> [What the task asks]
Once the line containing "Helicopter iPhone 8" is found in the material below, it and every line after it should be transcribed exactly, with pictures left out and nothing added.

> [Data block]
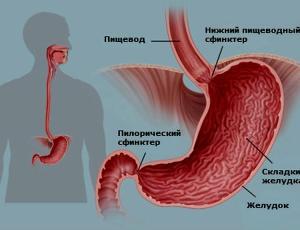 Функции желудка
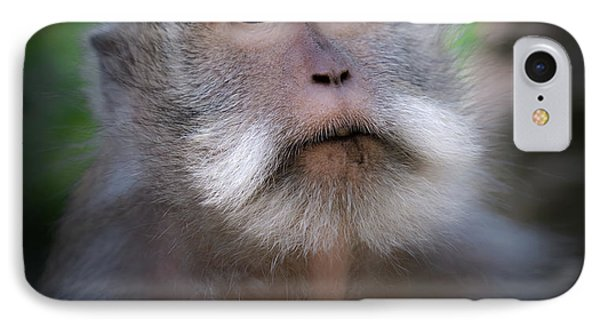 Helicopter iPhone 8 Case - Sacred Monkey Forest Sanctuary by Larry Marshall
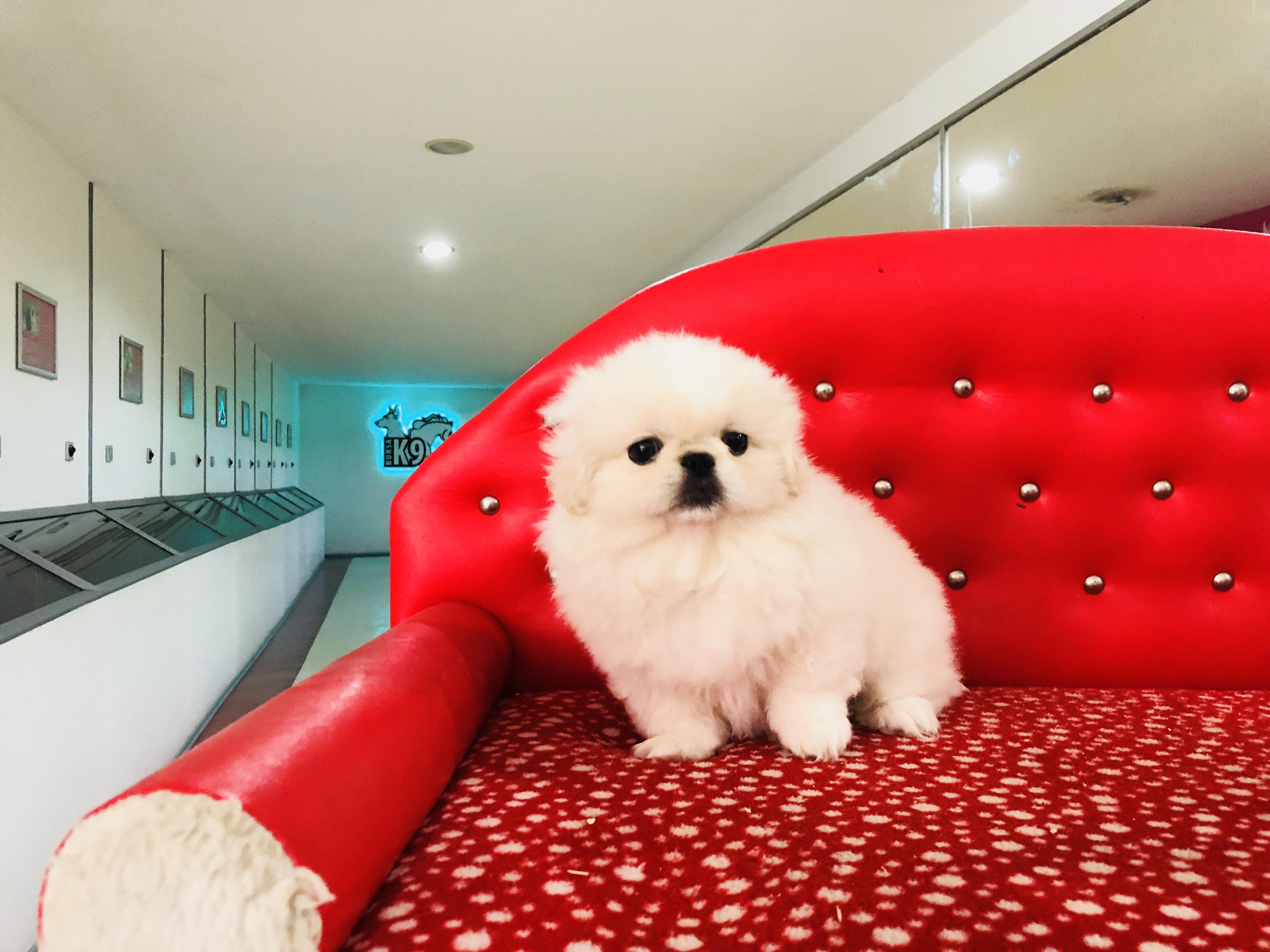 Satılık Beyaz Pekingese Yavru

> [Task output]
 Helicopter iPhone 8 Case - Sacred Monkey Forest Sanctuary by Larry Marshall
 Satılık Beyaz Pekingese Yavru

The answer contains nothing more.